Convert the lines from the one with "Of the group containing" through the end of the records into a two-column CSV with the headers input and output, giving each text and its answer one row. Put each field in quotes, replace line breaks with spaces, and leave out the pictures.

▸ **Given records**:
START

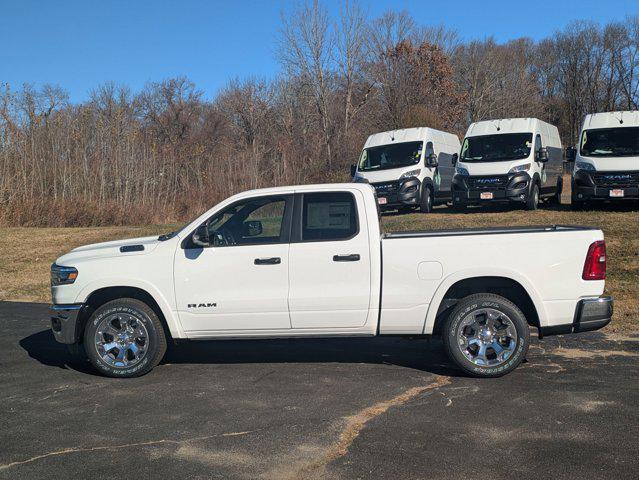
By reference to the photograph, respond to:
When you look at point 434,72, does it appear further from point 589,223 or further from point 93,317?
point 93,317

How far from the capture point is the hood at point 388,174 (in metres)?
21.2

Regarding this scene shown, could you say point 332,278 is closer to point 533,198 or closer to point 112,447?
point 112,447

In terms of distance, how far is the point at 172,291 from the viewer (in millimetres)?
6891

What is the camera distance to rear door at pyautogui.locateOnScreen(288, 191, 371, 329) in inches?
263

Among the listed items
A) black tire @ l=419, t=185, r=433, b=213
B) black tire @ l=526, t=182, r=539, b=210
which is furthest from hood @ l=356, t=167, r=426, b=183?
black tire @ l=526, t=182, r=539, b=210

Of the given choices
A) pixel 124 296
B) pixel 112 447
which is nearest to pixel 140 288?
pixel 124 296

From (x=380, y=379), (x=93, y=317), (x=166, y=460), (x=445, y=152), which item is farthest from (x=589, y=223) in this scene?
(x=166, y=460)

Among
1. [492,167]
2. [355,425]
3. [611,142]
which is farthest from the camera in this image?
[492,167]

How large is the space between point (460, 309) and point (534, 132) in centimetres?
1520

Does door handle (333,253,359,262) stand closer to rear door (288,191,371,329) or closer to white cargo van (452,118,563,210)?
rear door (288,191,371,329)

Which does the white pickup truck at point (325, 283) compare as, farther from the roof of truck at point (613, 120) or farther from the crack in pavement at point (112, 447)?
the roof of truck at point (613, 120)

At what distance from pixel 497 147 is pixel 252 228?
15.0 m

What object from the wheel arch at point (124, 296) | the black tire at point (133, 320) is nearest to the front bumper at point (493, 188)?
the wheel arch at point (124, 296)

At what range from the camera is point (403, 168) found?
21359 mm
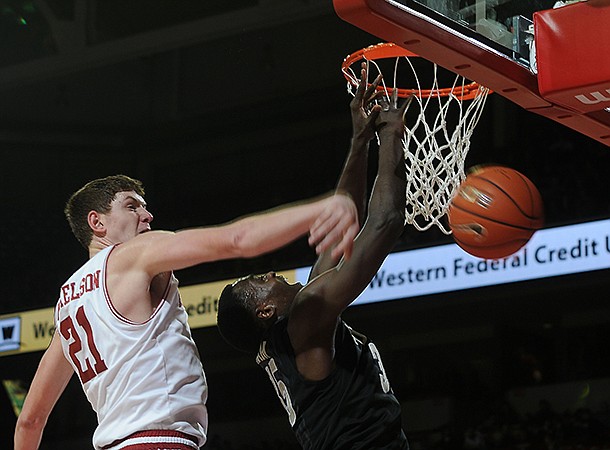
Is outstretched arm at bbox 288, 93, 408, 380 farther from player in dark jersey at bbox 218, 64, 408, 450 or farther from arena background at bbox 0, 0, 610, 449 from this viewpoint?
arena background at bbox 0, 0, 610, 449

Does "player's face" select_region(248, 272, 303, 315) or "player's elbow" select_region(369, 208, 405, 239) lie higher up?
"player's elbow" select_region(369, 208, 405, 239)

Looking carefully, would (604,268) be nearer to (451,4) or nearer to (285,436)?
(285,436)

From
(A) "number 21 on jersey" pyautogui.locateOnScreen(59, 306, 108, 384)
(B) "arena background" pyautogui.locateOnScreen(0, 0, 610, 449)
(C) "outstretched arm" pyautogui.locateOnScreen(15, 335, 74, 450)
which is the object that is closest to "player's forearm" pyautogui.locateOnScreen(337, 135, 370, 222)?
(A) "number 21 on jersey" pyautogui.locateOnScreen(59, 306, 108, 384)

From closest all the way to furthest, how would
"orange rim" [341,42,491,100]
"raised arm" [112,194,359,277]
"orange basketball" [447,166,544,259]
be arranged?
"raised arm" [112,194,359,277]
"orange basketball" [447,166,544,259]
"orange rim" [341,42,491,100]

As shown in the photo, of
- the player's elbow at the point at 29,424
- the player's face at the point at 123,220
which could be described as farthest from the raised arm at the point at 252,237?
the player's elbow at the point at 29,424

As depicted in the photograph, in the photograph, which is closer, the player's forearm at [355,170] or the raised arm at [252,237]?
the raised arm at [252,237]

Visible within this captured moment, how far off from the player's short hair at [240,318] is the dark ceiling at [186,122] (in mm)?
6324

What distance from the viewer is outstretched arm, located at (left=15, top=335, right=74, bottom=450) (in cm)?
301

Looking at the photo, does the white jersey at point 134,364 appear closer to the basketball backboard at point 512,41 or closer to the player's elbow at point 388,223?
the player's elbow at point 388,223

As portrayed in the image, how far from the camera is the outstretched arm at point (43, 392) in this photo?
3.01m

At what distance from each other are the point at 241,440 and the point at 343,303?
8887mm

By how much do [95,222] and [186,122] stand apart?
34.5 feet

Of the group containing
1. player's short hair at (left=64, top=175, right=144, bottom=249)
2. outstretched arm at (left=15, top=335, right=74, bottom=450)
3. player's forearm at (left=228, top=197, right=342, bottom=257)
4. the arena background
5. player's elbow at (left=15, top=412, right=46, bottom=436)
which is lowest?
the arena background

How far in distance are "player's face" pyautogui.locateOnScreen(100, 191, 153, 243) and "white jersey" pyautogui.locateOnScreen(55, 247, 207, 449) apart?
0.14m
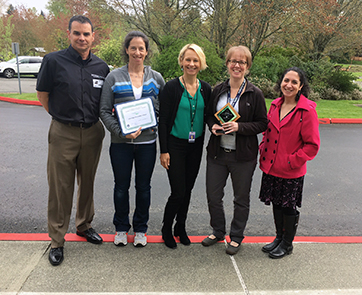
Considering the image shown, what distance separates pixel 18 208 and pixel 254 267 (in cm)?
308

END

▸ **Final result**:
input,output
"Of the group containing 1. player's short hair at (left=64, top=175, right=144, bottom=249) 2. outstretched arm at (left=15, top=335, right=74, bottom=450) 3. player's forearm at (left=228, top=197, right=342, bottom=257) 4. the arena background 5. player's elbow at (left=15, top=412, right=46, bottom=436) which is lowest?","the arena background"
"How far in distance are ""player's face"" pyautogui.locateOnScreen(100, 191, 153, 243) and ""white jersey"" pyautogui.locateOnScreen(55, 247, 207, 449) apart?","0.14m"
"Considering the image shown, what distance separates pixel 18 208 and pixel 254 267 (in cm)?","308"